- _Tasks to carry out_:
a: Print the part of the temporal coupling page below starting at "Temporal coupling is a" and ending at "are tightly coupled.".
b: List every phrase that the temporal coupling page below encloses in double quotation marks.

- _Excerpted passage_:
(back to metrics overview)
Note that this has significantly changed in March 2021 - the earlier version had issues, I'm hoping this one is more useful.
This is based on ideas from Adam Tornhill's books, plus some research - it tries to work out when files might be tightly coupled to each other, based on when the files change in git. Adam calls this "Temporal Coupling".
If you show the coupling controls and then show coupling, you'll see a display like this:
(NOTE: this is from the older coupling logic, and needs updating!)
The curved lines show which files seem to be temporally coupled to which other files.
Coupling is "the degree of interdependence between software modules; a measure of how closely connected two routines or modules are" - generally it is good to avoid tight coupling across large areas of your systems.
Temporal coupling is a concept I foundin Adam Tornhill's books - the idea is that you can potentially detect coupling by looking at what files change at the same time. If almost if almost every time someone changes
WidgetLogic.rs, they also have to change
WidgetDisplay.ts in a different module, then maybe those two files are tightly coupled.
If the files are in one source code repository, you can just check if they are in the same commit; but I wanted to extend the same idea to large codebases where you might have code split across multiple repositories. This mostly comes from working in microservices architectures, where in theory services should be independantly deployable - but in practice, quite often people build "distributed monoliths" where services are actually tightly coupled.
Because temporal coupling is just about looking for "files that change around the same time", you can use this across multiple repositories - thought you have to allow a bit more flexibility around times -
WidgetLogic.rs might be committed at 11am, and then this causes a build breakage and someone has to commit a fix to
WidgetDisplay.ts at 11:30 to fix it...
There is a lot of "it depends" here - I've seen some examples where this looks useful; I've also seen repositories where it is next to useless. I'd love to do more digging. A lot depends on how active your codebase is, and how tight your feedback loops are. If you have 10 teams committing to 10 different areas of code at the same time, there is going to be far too much noise to find the coupling, at least with my techniques. Maybe something that did more subtly things could pick up patterns of information, but it's beyond my little programs for now.
So you might get false positives; it also might miss genuine coupling. It only looks at per-file stats - and I tend to filter out coupling that isn't in the 75% or more scale. So you might have two services that are actually quite coupled which never hit that 75% ratio so aren't visible.

- _Information shown_:
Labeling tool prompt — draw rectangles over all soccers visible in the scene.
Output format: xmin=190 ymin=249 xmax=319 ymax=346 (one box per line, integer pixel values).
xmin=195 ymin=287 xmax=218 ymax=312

- _Outputs_:
a:
Temporal coupling is a concept I foundin Adam Tornhill's books - the idea is that you can potentially detect coupling by looking at what files change at the same time. If almost if almost every time someone changes
WidgetLogic.rs, they also have to change
WidgetDisplay.ts in a different module, then maybe those two files are tightly coupled.

b:
- "Temporal Coupling"
- "the degree of interdependence between software modules; a measure of how closely connected two routines or modules are"
- "distributed monoliths"
- "files that change around the same time"
- "it depends"